### Prompt 1
From the book review, reproduce the passage starting with "Swords-and-horses fantasy, in" and going on through "Burger. A hamburger.".
### Prompt 2
In the book review, what food is The Name of the Wind likened to?

### Text passage

## START

I tend to avoid genre fantasy nowadays--even though the genre is fundamental to my identity as a reader. To steal a quip attributed to Samuel Johnson, that which is good isn't original, and that which is original isn't good. There's plenty around that's neither.
Swords-and-horses fantasy, in particular, excites my liveliest suspicion. I did not (and do not) care for A Game of Thrones, to take one obvious example. I made an exception for The Name of the Wind, because several people whose judgment I respect recommended it. Even so, it took me a while to work myself up to the task.
And on balance, it was decent. I wouldn't recommend The Name of the Wind to anyone who isn't a lover of genre fantasy. (Or a 13-year-old, which is a heavy overlap anyway.) For anyone who is, it's readable. If it were a food, it wouldn't be filet mignon, but it wouldn't be deep-fried Twinkies either. It'd be, say, a hamburger. Not a Big Mac. Not an Artisanal Grass-Fed Beef Caramelized-Onion-and-Kale Burger. A hamburger.
Let's start with the obvious commendation: I finished it. At 600+ pages, that's no small thing. Then, too, the writing--particularly some of the descriptive passages--is better than average. The characterization is also better than average, if not up to mainstream-literary standards. There isn't an excess of magic (which lazy authors use in place of actual though), and such magic as exists is nicely described. It is, in short, comfortable.

## END

### Given data

## START

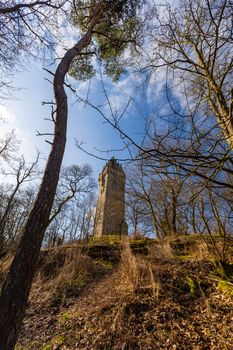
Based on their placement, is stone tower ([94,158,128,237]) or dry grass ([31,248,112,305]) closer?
dry grass ([31,248,112,305])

## END

### Finished answer 1
Swords-and-horses fantasy, in particular, excites my liveliest suspicion. I did not (and do not) care for A Game of Thrones, to take one obvious example. I made an exception for The Name of the Wind, because several people whose judgment I respect recommended it. Even so, it took me a while to work myself up to the task.
And on balance, it was decent. I wouldn't recommend The Name of the Wind to anyone who isn't a lover of genre fantasy. (Or a 13-year-old, which is a heavy overlap anyway.) For anyone who is, it's readable. If it were a food, it wouldn't be filet mignon, but it wouldn't be deep-fried Twinkies either. It'd be, say, a hamburger. Not a Big Mac. Not an Artisanal Grass-Fed Beef Caramelized-Onion-and-Kale Burger. A hamburger.

### Finished answer 2
A hamburger.